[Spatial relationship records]

* begin *

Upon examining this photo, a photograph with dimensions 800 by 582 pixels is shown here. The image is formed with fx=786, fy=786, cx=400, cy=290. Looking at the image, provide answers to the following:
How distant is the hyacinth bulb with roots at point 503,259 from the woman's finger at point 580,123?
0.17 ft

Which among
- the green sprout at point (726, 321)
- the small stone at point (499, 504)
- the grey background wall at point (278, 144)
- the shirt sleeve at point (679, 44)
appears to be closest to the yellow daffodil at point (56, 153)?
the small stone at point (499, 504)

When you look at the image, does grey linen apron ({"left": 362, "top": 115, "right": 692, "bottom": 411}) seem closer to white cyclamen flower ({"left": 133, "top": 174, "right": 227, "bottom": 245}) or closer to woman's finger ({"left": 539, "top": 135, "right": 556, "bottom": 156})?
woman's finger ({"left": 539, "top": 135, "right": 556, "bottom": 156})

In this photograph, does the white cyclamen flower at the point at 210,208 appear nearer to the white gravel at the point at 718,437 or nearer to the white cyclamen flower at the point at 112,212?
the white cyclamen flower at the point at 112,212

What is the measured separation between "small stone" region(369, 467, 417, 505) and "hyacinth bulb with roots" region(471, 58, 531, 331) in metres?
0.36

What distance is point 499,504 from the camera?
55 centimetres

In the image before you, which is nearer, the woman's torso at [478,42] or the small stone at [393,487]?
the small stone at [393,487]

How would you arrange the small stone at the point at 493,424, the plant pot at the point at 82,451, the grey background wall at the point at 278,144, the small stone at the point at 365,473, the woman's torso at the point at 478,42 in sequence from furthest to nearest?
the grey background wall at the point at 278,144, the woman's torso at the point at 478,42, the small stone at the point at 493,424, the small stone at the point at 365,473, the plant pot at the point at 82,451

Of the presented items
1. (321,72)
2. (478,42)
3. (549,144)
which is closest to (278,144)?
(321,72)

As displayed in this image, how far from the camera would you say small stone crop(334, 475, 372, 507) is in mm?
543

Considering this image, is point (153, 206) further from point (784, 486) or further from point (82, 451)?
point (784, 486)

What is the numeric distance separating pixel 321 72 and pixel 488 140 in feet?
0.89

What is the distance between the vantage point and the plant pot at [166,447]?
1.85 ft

* end *

### What you need to do:
Edit the rows above so that every "hyacinth bulb with roots" becomes "rooted hyacinth bulb", keeping everything else the same.

### Exercise response:
Upon examining this photo, a photograph with dimensions 800 by 582 pixels is shown here. The image is formed with fx=786, fy=786, cx=400, cy=290. Looking at the image, provide answers to the following:
How distant is the rooted hyacinth bulb at point 503,259 from the woman's finger at point 580,123?
0.17 ft

Which among
- the green sprout at point (726, 321)
- the small stone at point (499, 504)
- the grey background wall at point (278, 144)
- the shirt sleeve at point (679, 44)
appears to be closest to the yellow daffodil at point (56, 153)?
the small stone at point (499, 504)

When you look at the image, does grey linen apron ({"left": 362, "top": 115, "right": 692, "bottom": 411}) seem closer to white cyclamen flower ({"left": 133, "top": 174, "right": 227, "bottom": 245}) or closer to woman's finger ({"left": 539, "top": 135, "right": 556, "bottom": 156})?
woman's finger ({"left": 539, "top": 135, "right": 556, "bottom": 156})

In this photograph, does the white cyclamen flower at the point at 210,208 appear nearer to the white gravel at the point at 718,437 or nearer to the white cyclamen flower at the point at 112,212?
the white cyclamen flower at the point at 112,212

What is the measured separation between "small stone" region(369, 467, 417, 505) and "rooted hyacinth bulb" region(471, 58, 531, 331) in metres?
0.36

What distance is point 499,504 from the camera?
55 centimetres

In the image before you, which is nearer, the woman's torso at [478,42] or the small stone at [393,487]?
the small stone at [393,487]

How would you arrange the small stone at the point at 493,424, the plant pot at the point at 82,451, the grey background wall at the point at 278,144, the small stone at the point at 365,473, the woman's torso at the point at 478,42 in sequence from furthest to nearest?
the grey background wall at the point at 278,144, the woman's torso at the point at 478,42, the small stone at the point at 493,424, the small stone at the point at 365,473, the plant pot at the point at 82,451

Of the presented items
1. (321,72)
2. (478,42)
3. (549,144)
which is closest to (278,144)?
(321,72)

As displayed in this image, how far from the camera would you say small stone crop(334, 475, 372, 507) is in mm?
543

Considering this image, is point (153, 206) further from point (784, 486) or further from point (82, 451)?
point (784, 486)

What is the numeric distance separating pixel 321 72 and pixel 488 140 in feet?
0.89

What is the distance between the vantage point and the plant pot at [166,447]?
1.85 ft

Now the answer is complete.